XML generators and parsers have been in use for a decade+. Pretty sure most of the bugs have been found and fixed by now.
It's just reinventing the wheel because the new generation don't want to use the same tools the previous generation did. The time and effort spent doing this is quite ridiculous.
(FWIW, I hate XML, JSON is far better. But there's more important things to work on).
> Pretty sure most of the bugs have been found and fixed by now.
Given the complexity and what I've seen from some other long established codebases, I don't share your confidence.
> It's just reinventing the wheel because the new generation don't want to use the same tools the previous generation did.
You can disagree with the decisions involved (as you did with the XML vulnerability argument), but the fact that those arguments exist means they AREN'T doing it just because they don't want to use the same tools the previous generation did - they have different reasons that you think aren't good reasons.

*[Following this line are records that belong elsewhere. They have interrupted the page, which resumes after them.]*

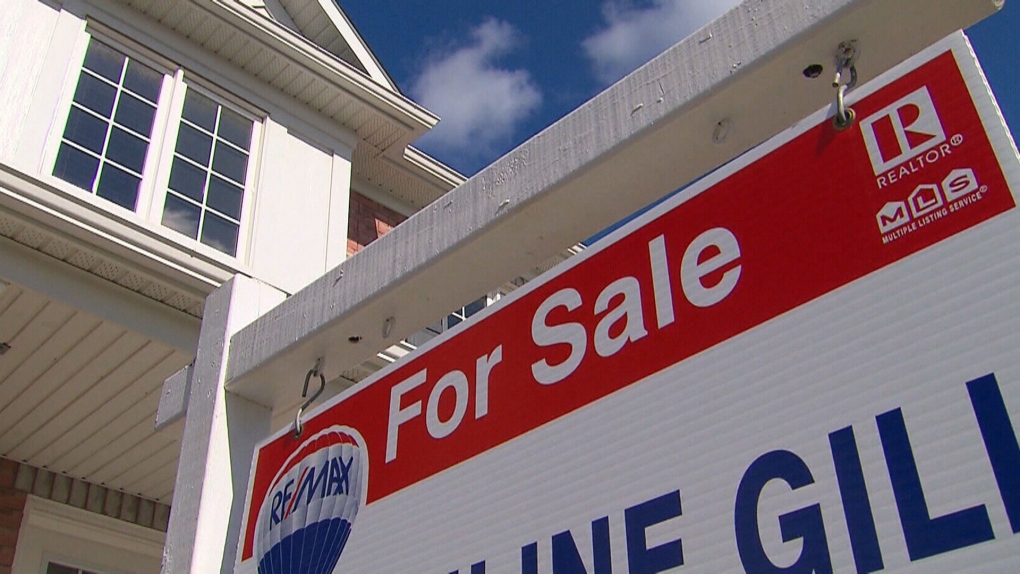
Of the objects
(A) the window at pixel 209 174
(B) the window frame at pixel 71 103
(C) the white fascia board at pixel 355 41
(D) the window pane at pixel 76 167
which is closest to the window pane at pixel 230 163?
(A) the window at pixel 209 174

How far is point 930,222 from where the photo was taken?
1707 mm

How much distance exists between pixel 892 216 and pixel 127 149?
5538mm

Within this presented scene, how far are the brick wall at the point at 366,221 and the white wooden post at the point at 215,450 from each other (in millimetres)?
4460

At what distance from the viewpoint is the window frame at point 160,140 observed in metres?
5.79

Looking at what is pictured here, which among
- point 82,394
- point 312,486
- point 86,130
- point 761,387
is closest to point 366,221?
A: point 86,130

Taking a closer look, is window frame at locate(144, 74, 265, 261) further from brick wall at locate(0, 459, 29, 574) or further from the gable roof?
brick wall at locate(0, 459, 29, 574)

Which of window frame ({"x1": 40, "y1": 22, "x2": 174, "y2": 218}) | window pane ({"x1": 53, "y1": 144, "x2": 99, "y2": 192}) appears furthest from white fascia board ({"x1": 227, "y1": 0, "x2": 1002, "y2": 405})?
window pane ({"x1": 53, "y1": 144, "x2": 99, "y2": 192})

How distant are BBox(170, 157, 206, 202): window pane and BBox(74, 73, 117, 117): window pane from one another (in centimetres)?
54

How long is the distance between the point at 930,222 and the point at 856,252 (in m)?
0.14

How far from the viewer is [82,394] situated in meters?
6.06

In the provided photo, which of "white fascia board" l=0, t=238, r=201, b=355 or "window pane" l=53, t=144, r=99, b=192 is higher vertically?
"window pane" l=53, t=144, r=99, b=192

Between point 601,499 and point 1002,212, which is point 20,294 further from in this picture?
point 1002,212

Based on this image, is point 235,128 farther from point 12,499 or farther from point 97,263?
point 12,499

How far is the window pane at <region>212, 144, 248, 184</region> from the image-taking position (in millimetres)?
6793
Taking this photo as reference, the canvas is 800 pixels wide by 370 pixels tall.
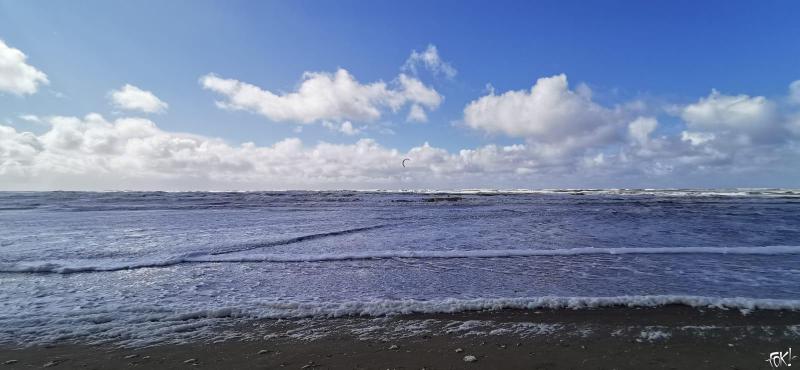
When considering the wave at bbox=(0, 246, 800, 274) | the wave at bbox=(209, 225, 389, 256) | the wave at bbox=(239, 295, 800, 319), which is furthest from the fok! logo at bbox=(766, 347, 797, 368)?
the wave at bbox=(209, 225, 389, 256)

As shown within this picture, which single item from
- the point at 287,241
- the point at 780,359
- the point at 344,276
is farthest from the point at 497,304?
the point at 287,241

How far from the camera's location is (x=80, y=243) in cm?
1245

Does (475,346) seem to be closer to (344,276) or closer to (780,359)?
(780,359)

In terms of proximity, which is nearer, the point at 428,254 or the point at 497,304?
the point at 497,304

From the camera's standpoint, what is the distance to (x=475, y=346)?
4.69m

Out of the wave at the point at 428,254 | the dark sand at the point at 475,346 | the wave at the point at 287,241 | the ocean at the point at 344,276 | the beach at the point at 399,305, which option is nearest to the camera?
the dark sand at the point at 475,346

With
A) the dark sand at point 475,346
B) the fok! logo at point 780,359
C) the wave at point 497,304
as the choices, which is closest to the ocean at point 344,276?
the wave at point 497,304

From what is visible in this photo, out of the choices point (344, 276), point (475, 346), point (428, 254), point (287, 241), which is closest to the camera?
point (475, 346)

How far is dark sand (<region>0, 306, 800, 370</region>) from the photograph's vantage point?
4.28 meters

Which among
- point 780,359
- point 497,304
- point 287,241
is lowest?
point 780,359

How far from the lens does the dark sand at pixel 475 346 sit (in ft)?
14.0

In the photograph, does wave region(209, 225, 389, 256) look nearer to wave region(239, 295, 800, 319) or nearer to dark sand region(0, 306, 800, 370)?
wave region(239, 295, 800, 319)

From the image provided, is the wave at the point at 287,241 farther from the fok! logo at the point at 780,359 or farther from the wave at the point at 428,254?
the fok! logo at the point at 780,359

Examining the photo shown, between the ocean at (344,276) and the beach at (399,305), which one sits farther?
the ocean at (344,276)
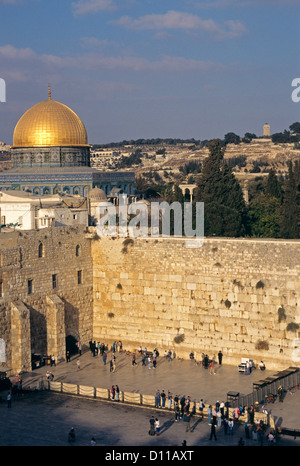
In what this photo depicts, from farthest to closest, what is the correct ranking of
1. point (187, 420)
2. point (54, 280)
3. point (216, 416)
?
point (54, 280) < point (187, 420) < point (216, 416)

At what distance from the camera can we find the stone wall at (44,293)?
2817cm

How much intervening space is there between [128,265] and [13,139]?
2046 centimetres

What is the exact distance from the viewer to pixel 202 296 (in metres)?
29.7

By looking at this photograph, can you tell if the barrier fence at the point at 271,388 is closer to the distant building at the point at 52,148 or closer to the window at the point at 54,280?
the window at the point at 54,280

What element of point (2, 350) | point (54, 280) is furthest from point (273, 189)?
point (2, 350)

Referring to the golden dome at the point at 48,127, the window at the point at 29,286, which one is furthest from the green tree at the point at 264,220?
the window at the point at 29,286

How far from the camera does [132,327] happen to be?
31109 millimetres

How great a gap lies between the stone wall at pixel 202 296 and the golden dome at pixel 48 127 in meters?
17.4

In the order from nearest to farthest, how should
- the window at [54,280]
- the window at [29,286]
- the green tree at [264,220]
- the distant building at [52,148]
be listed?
1. the window at [29,286]
2. the window at [54,280]
3. the green tree at [264,220]
4. the distant building at [52,148]

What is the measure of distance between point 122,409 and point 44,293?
6629 mm

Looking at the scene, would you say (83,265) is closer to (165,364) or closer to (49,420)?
(165,364)

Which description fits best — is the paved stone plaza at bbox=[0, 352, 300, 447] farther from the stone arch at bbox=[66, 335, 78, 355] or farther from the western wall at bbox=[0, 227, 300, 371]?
the western wall at bbox=[0, 227, 300, 371]

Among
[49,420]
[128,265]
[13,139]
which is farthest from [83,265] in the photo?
[13,139]

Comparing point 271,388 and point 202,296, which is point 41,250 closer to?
point 202,296
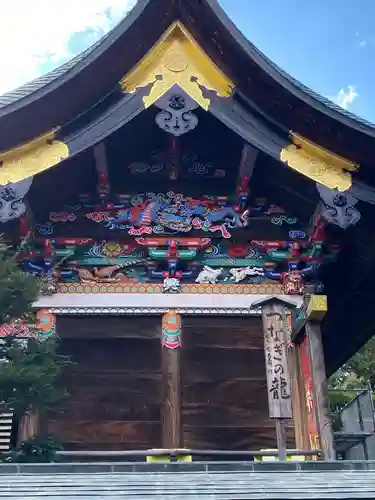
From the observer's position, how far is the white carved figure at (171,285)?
648 centimetres

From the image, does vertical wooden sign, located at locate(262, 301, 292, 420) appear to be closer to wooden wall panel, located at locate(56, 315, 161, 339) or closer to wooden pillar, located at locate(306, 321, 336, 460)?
wooden pillar, located at locate(306, 321, 336, 460)

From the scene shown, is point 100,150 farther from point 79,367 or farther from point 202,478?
point 202,478

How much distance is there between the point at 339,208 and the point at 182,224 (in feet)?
5.56

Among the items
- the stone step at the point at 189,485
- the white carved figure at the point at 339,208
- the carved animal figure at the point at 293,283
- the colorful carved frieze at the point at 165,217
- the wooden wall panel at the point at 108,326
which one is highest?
the colorful carved frieze at the point at 165,217

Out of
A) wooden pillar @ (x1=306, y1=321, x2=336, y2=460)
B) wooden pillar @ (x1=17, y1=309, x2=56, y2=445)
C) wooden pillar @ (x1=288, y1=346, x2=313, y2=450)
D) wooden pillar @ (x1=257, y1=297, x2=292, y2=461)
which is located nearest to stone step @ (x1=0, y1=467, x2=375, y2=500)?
wooden pillar @ (x1=257, y1=297, x2=292, y2=461)

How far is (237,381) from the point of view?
21.0 ft

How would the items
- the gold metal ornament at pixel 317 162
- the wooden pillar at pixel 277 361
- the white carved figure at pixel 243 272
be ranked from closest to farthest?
the wooden pillar at pixel 277 361
the gold metal ornament at pixel 317 162
the white carved figure at pixel 243 272

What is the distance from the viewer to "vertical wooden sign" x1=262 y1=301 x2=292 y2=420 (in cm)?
432

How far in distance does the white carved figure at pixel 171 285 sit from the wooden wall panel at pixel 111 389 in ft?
1.17

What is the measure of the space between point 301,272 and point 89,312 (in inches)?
89.0

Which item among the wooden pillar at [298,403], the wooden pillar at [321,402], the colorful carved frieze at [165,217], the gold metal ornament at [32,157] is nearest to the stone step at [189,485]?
the wooden pillar at [321,402]

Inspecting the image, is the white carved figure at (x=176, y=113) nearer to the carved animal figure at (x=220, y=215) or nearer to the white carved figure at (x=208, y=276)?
the carved animal figure at (x=220, y=215)

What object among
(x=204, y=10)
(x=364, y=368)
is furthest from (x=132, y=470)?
(x=364, y=368)

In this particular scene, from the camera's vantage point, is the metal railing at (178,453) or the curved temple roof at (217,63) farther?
the curved temple roof at (217,63)
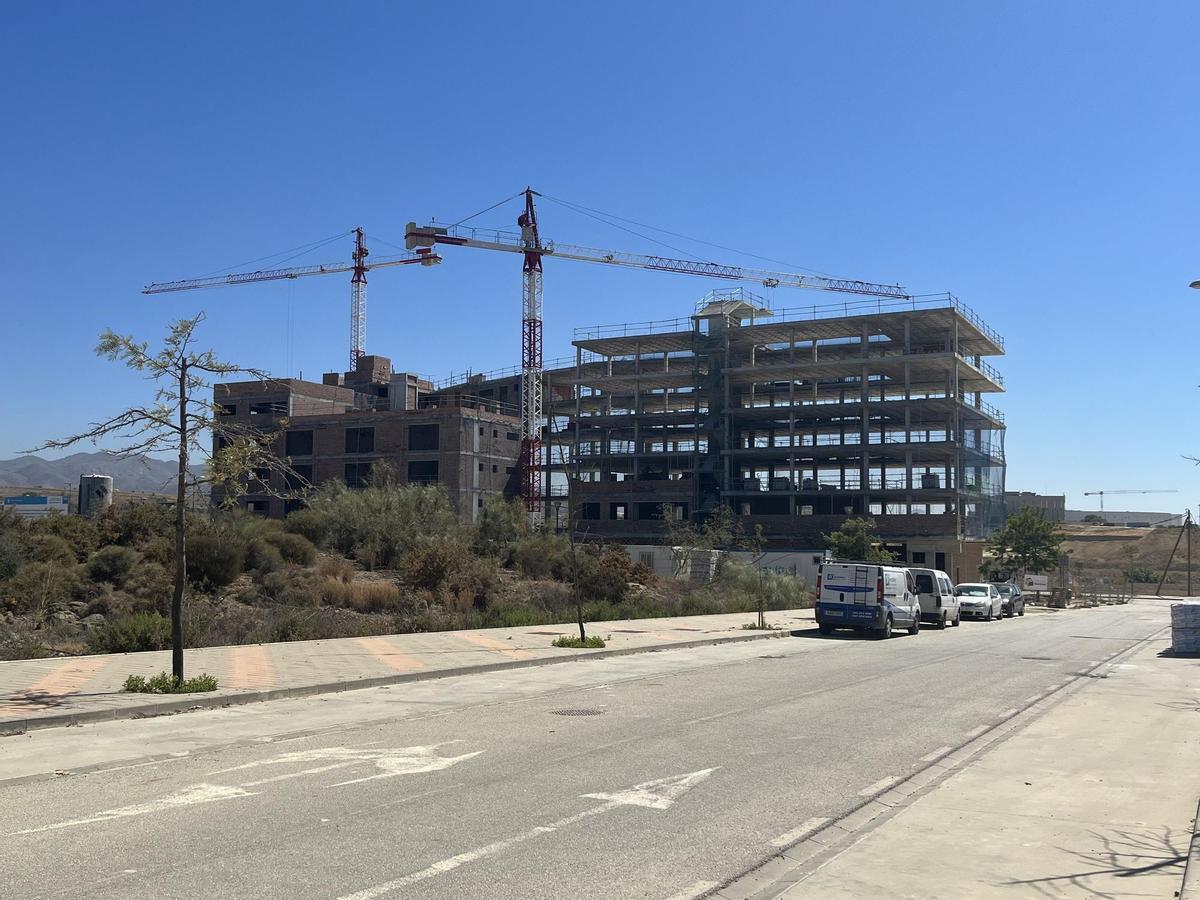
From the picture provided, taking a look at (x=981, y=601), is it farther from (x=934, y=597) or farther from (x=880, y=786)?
(x=880, y=786)

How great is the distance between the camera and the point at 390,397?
10169 cm

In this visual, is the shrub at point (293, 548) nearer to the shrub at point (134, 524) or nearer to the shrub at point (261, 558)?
the shrub at point (261, 558)

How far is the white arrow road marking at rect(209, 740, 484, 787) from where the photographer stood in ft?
29.7

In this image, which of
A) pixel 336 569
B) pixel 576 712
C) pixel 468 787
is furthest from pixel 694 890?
pixel 336 569

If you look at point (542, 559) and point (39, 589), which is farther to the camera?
point (542, 559)

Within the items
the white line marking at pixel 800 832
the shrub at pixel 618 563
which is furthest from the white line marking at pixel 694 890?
the shrub at pixel 618 563

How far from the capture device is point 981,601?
41.8 meters

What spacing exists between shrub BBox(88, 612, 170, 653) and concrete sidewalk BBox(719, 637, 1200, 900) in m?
14.1

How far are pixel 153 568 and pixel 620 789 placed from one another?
2492 cm

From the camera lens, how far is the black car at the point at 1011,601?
4578 cm

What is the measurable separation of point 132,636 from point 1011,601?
129 feet

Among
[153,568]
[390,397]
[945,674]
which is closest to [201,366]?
[945,674]

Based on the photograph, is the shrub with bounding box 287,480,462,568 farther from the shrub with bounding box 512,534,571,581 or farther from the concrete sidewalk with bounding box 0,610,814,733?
the concrete sidewalk with bounding box 0,610,814,733

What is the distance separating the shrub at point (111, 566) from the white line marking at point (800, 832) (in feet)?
86.8
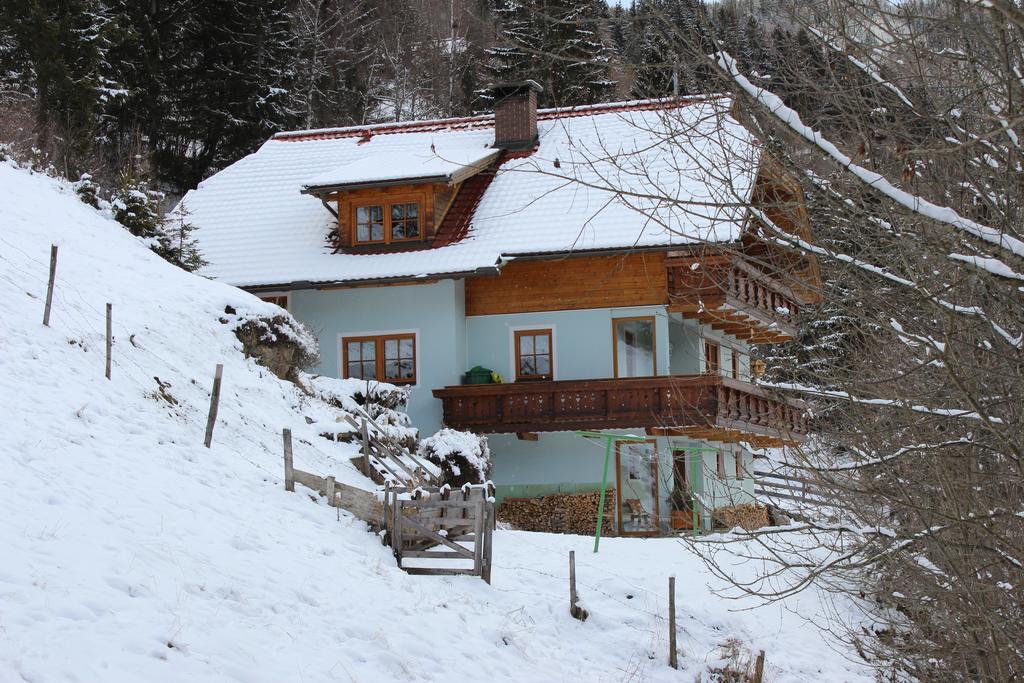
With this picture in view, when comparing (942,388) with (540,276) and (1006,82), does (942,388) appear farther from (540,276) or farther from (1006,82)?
(540,276)

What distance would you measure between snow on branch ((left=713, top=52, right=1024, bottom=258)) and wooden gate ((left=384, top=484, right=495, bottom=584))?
1176 centimetres

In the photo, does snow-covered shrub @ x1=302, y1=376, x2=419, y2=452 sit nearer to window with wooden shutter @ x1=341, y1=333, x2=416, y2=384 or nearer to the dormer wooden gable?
window with wooden shutter @ x1=341, y1=333, x2=416, y2=384

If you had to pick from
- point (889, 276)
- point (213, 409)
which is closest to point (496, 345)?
point (213, 409)

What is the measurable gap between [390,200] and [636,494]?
9.36m

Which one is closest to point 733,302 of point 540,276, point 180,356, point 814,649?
point 540,276

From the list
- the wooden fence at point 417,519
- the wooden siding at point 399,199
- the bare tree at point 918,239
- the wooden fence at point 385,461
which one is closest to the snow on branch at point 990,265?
the bare tree at point 918,239

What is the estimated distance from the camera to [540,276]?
27.2 meters

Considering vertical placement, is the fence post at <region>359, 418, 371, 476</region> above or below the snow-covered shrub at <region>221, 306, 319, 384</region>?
below

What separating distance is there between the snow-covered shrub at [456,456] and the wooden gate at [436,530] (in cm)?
503

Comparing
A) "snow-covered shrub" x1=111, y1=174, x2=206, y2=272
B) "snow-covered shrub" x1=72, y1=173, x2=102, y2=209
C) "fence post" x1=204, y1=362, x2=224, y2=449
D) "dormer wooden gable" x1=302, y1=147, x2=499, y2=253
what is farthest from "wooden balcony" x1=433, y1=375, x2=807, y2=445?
"fence post" x1=204, y1=362, x2=224, y2=449

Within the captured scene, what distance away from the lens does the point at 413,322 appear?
27547 mm

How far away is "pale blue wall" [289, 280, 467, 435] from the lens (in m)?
27.0

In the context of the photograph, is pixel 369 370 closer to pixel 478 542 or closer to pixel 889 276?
pixel 478 542

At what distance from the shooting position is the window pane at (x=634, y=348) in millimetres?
26625
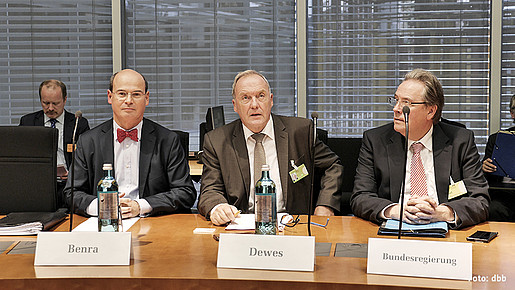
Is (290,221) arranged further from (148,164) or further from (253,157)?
(148,164)

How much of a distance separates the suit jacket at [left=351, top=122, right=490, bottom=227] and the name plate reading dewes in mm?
1065

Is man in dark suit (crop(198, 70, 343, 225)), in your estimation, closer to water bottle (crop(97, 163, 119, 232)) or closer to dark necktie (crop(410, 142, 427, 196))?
dark necktie (crop(410, 142, 427, 196))

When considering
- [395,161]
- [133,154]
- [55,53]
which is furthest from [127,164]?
[55,53]

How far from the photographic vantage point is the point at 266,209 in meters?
2.21

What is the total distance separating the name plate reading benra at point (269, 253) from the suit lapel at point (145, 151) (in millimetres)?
1121

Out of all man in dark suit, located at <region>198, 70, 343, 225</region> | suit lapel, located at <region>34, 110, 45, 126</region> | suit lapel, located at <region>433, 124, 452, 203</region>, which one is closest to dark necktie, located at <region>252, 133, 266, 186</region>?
man in dark suit, located at <region>198, 70, 343, 225</region>

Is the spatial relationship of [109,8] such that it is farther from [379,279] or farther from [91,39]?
[379,279]

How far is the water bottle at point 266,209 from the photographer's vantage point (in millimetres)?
2207

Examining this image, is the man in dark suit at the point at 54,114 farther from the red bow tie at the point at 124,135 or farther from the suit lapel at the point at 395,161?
the suit lapel at the point at 395,161

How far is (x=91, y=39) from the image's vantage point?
5953 millimetres

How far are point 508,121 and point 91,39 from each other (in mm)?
4034

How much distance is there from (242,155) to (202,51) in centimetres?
319

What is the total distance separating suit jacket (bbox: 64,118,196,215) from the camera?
2.90 metres

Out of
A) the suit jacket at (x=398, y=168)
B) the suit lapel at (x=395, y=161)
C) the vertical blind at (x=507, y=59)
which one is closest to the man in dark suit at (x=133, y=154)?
the suit jacket at (x=398, y=168)
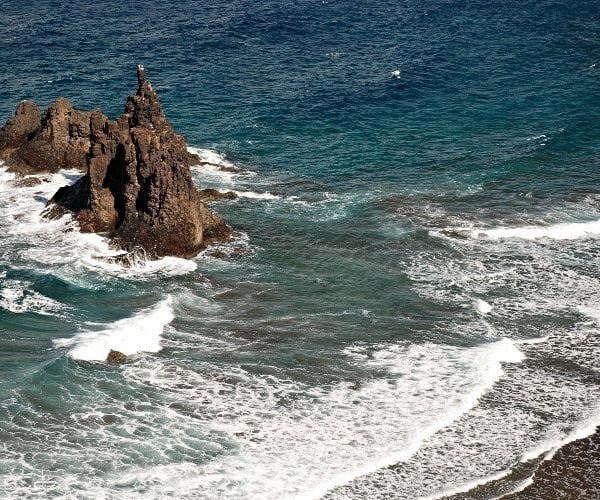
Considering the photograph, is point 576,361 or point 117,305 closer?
point 576,361

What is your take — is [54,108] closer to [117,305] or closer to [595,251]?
[117,305]

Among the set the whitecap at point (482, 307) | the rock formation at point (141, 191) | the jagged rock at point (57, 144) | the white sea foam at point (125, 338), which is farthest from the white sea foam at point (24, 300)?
the whitecap at point (482, 307)

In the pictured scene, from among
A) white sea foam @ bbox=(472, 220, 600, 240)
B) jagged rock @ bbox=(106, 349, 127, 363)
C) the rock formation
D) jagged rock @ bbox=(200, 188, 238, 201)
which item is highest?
the rock formation

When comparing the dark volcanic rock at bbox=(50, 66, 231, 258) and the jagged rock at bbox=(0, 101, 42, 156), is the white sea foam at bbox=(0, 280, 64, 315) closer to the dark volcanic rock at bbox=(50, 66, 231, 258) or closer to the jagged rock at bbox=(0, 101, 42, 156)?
the dark volcanic rock at bbox=(50, 66, 231, 258)

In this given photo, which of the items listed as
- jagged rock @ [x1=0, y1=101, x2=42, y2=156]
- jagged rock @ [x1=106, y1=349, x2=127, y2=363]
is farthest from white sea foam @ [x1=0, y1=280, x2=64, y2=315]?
jagged rock @ [x1=0, y1=101, x2=42, y2=156]

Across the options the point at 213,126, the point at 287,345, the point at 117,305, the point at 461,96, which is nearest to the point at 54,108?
the point at 213,126

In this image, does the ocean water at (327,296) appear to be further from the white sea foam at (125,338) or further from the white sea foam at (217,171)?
the white sea foam at (217,171)

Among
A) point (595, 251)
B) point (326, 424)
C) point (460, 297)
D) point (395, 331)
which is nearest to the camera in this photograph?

Saying it as you did comes across as smug and dismissive, which is not an effective way of convincing your audience that you've taken arguments into account when making your decision.
Not the parent but my company consumed a bit of RSS starting in 2005 (and with the amounts declining to 0 through the years).
Over time we've been fed feeds with character encodings not matching what the web server nor the XML declared. Use of undeclared XML namespaces, or quite popular: using elements from other namespaces, without namespaces or declarations -- just shove some nice iTunes things or Atom things into the RSS. Also invalid XML -- just skipping the closing tags was popular.
These feeds were from paying customers, and we were not the primary consumers - so when we complained they would generally point to someone else who was consuming it without problem. Sometimes we'd point them at a validator, if they were a small enough customer -- but mostly we just kept working on our in house RSS feed reader that could read tag soup.
Things did massively improve over time, and that by the end we were getting _mainly_ reasonably valid RSS.